How bad is the budget picture? Corporate income tax revenues have dropped $531 million from July 2008 through May 2009, personal income taxes $10.2 billion, and sales taxes $2 billion, while the unemployment rate has risen to 11.5%, chasing Michigan which has an excuse.

Yet, the sales tax is now 9.75% in Los Angeles, and higher in some smaller communities, the income tax is now surpassed only by Hawaii, and the car tax was doubled. High taxes often result in lower revenues, as taxpayers and businesses adjust, often voting with their feet.

Karen Bass walked out of the meeting. Businesses are walking out of the state.

The state’s manufacturing base lost 79,000 jobs from 2003 to 2007, while Minnesota, Oregon, Texas, and Washington gained 62,000 manufacturing jobs. Texas and Washington lack an income tax and Oregon a sales tax. California is now about to lose its last automobile manufacturing plant. GM is pulling out of its half of the NUMMI assembly plant in Fremont, which means Toyota is probably going to close the high cost facility. The plant employs 5,400, including 4,100 UAW workers.

High taxes, high workers compensation costs, high labor costs, entrenched bureaucracies drive businesses out of the state.

Taxpayers are fleeing the state, from millionaires on down. The state’s population is still growing, but in births and immigration.

The state is doing little to promote growth.

Governor Schwarzenegger has proposed budget cuts that are severe in their application: elimination of Cal Grants for college students; curbing growth in MediCal, and increased use of computers in lieu of pen and papers in the enrollment process; tightened enrollment procedures for food stamps and welfare; reduced services in the multi-billion dollar, and ripe for fraud, home health care program; reporting requirements for CalWorks; and changing pension benefits for new employees.


Make no mistake about it, the proposed cuts are draconian; the safety net will be shattered. The state can no longer afford its promises of a safety net, government employee salaries, pensions, and gold plated medical benefits. Absent a federal bailout, the situation will be even worse next year.

UCLA has recently run a national advertising campaign featuring its programs and distinguished alumni. One of the ads featured Speaker Bass.

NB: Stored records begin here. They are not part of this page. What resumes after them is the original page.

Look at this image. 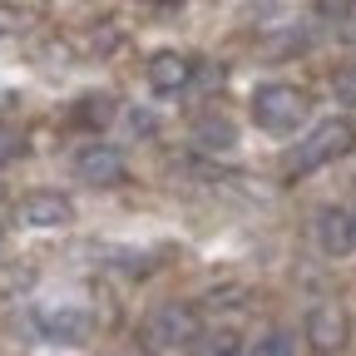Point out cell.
Wrapping results in <instances>:
<instances>
[{
  "mask_svg": "<svg viewBox=\"0 0 356 356\" xmlns=\"http://www.w3.org/2000/svg\"><path fill=\"white\" fill-rule=\"evenodd\" d=\"M307 119V95L297 84H262L252 95V124L262 134H273V139H287V134H297Z\"/></svg>",
  "mask_w": 356,
  "mask_h": 356,
  "instance_id": "obj_2",
  "label": "cell"
},
{
  "mask_svg": "<svg viewBox=\"0 0 356 356\" xmlns=\"http://www.w3.org/2000/svg\"><path fill=\"white\" fill-rule=\"evenodd\" d=\"M35 332L44 341L74 346V341L89 337V312H79V307H44V312H35Z\"/></svg>",
  "mask_w": 356,
  "mask_h": 356,
  "instance_id": "obj_5",
  "label": "cell"
},
{
  "mask_svg": "<svg viewBox=\"0 0 356 356\" xmlns=\"http://www.w3.org/2000/svg\"><path fill=\"white\" fill-rule=\"evenodd\" d=\"M351 149H356V124H351V119H322L302 144L287 149V163H282V168H287V178H302V173H312V168H322V163L351 154Z\"/></svg>",
  "mask_w": 356,
  "mask_h": 356,
  "instance_id": "obj_1",
  "label": "cell"
},
{
  "mask_svg": "<svg viewBox=\"0 0 356 356\" xmlns=\"http://www.w3.org/2000/svg\"><path fill=\"white\" fill-rule=\"evenodd\" d=\"M20 222H25V228H70L74 208H70L65 193H30L20 203Z\"/></svg>",
  "mask_w": 356,
  "mask_h": 356,
  "instance_id": "obj_7",
  "label": "cell"
},
{
  "mask_svg": "<svg viewBox=\"0 0 356 356\" xmlns=\"http://www.w3.org/2000/svg\"><path fill=\"white\" fill-rule=\"evenodd\" d=\"M252 356H297V337H292V332H267V337L252 346Z\"/></svg>",
  "mask_w": 356,
  "mask_h": 356,
  "instance_id": "obj_11",
  "label": "cell"
},
{
  "mask_svg": "<svg viewBox=\"0 0 356 356\" xmlns=\"http://www.w3.org/2000/svg\"><path fill=\"white\" fill-rule=\"evenodd\" d=\"M74 119H79V124H95V129H99V124H109V119H114V104H109L104 95H89V99H79Z\"/></svg>",
  "mask_w": 356,
  "mask_h": 356,
  "instance_id": "obj_10",
  "label": "cell"
},
{
  "mask_svg": "<svg viewBox=\"0 0 356 356\" xmlns=\"http://www.w3.org/2000/svg\"><path fill=\"white\" fill-rule=\"evenodd\" d=\"M337 99H341V104H356V65L337 70Z\"/></svg>",
  "mask_w": 356,
  "mask_h": 356,
  "instance_id": "obj_14",
  "label": "cell"
},
{
  "mask_svg": "<svg viewBox=\"0 0 356 356\" xmlns=\"http://www.w3.org/2000/svg\"><path fill=\"white\" fill-rule=\"evenodd\" d=\"M198 356H238V346H233V337H213V341H203Z\"/></svg>",
  "mask_w": 356,
  "mask_h": 356,
  "instance_id": "obj_15",
  "label": "cell"
},
{
  "mask_svg": "<svg viewBox=\"0 0 356 356\" xmlns=\"http://www.w3.org/2000/svg\"><path fill=\"white\" fill-rule=\"evenodd\" d=\"M351 222H356V213H351Z\"/></svg>",
  "mask_w": 356,
  "mask_h": 356,
  "instance_id": "obj_16",
  "label": "cell"
},
{
  "mask_svg": "<svg viewBox=\"0 0 356 356\" xmlns=\"http://www.w3.org/2000/svg\"><path fill=\"white\" fill-rule=\"evenodd\" d=\"M198 337V312L188 302H163L154 317L144 322V341L159 346V351H173V346H188Z\"/></svg>",
  "mask_w": 356,
  "mask_h": 356,
  "instance_id": "obj_3",
  "label": "cell"
},
{
  "mask_svg": "<svg viewBox=\"0 0 356 356\" xmlns=\"http://www.w3.org/2000/svg\"><path fill=\"white\" fill-rule=\"evenodd\" d=\"M312 233H317V248L332 252V257H341V252L356 248V222H351V213H341V208H322L317 222H312Z\"/></svg>",
  "mask_w": 356,
  "mask_h": 356,
  "instance_id": "obj_8",
  "label": "cell"
},
{
  "mask_svg": "<svg viewBox=\"0 0 356 356\" xmlns=\"http://www.w3.org/2000/svg\"><path fill=\"white\" fill-rule=\"evenodd\" d=\"M20 154H25V134L10 129V124H0V163H10V159H20Z\"/></svg>",
  "mask_w": 356,
  "mask_h": 356,
  "instance_id": "obj_12",
  "label": "cell"
},
{
  "mask_svg": "<svg viewBox=\"0 0 356 356\" xmlns=\"http://www.w3.org/2000/svg\"><path fill=\"white\" fill-rule=\"evenodd\" d=\"M74 173L84 178V184H95V188H109L124 178V154L114 144H89L74 154Z\"/></svg>",
  "mask_w": 356,
  "mask_h": 356,
  "instance_id": "obj_6",
  "label": "cell"
},
{
  "mask_svg": "<svg viewBox=\"0 0 356 356\" xmlns=\"http://www.w3.org/2000/svg\"><path fill=\"white\" fill-rule=\"evenodd\" d=\"M307 341L317 346V351H341L351 341V317H346V307L341 302H317L312 307V317H307Z\"/></svg>",
  "mask_w": 356,
  "mask_h": 356,
  "instance_id": "obj_4",
  "label": "cell"
},
{
  "mask_svg": "<svg viewBox=\"0 0 356 356\" xmlns=\"http://www.w3.org/2000/svg\"><path fill=\"white\" fill-rule=\"evenodd\" d=\"M203 139H213L208 149H228V144H233V129H228V124H198V144H203Z\"/></svg>",
  "mask_w": 356,
  "mask_h": 356,
  "instance_id": "obj_13",
  "label": "cell"
},
{
  "mask_svg": "<svg viewBox=\"0 0 356 356\" xmlns=\"http://www.w3.org/2000/svg\"><path fill=\"white\" fill-rule=\"evenodd\" d=\"M188 79H193V65H188L184 55L163 50V55H154V60H149V84L159 89V95H173V89H184Z\"/></svg>",
  "mask_w": 356,
  "mask_h": 356,
  "instance_id": "obj_9",
  "label": "cell"
}]
</instances>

If the state legislature is going to cut the budget of the state institutions of higher education, then it make sense to curry favor with a powerful legislator.

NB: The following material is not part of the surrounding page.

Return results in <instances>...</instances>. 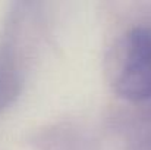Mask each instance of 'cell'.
<instances>
[{"label": "cell", "mask_w": 151, "mask_h": 150, "mask_svg": "<svg viewBox=\"0 0 151 150\" xmlns=\"http://www.w3.org/2000/svg\"><path fill=\"white\" fill-rule=\"evenodd\" d=\"M117 91L131 101L151 99V28H135L126 40L116 78Z\"/></svg>", "instance_id": "cell-1"}, {"label": "cell", "mask_w": 151, "mask_h": 150, "mask_svg": "<svg viewBox=\"0 0 151 150\" xmlns=\"http://www.w3.org/2000/svg\"><path fill=\"white\" fill-rule=\"evenodd\" d=\"M15 84L16 83L12 72L7 68L0 66V107L4 106L15 94Z\"/></svg>", "instance_id": "cell-2"}]
</instances>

Speaker Bass’ pressure is understandable. She probably feels like the hamster on the exercise wheel in the glass box. No matter how hard she runs, the wheel only goes one way – to nowhere.

Plunging revenues, opposition to tax increases by the Governor, Republican legislators, and especially the voters, declining manufacturing, fleeing businesses and tax payers, opposition to budget cuts by the public employee unions, and a plunging credit rating. lower than even Louisiana, puts her in a box she can see no exit from.

I know where Waldo is, I know where Speaker Bass came from, I’m not sure where she is, but I know she’s not going anywhere unless she thinks out of the box.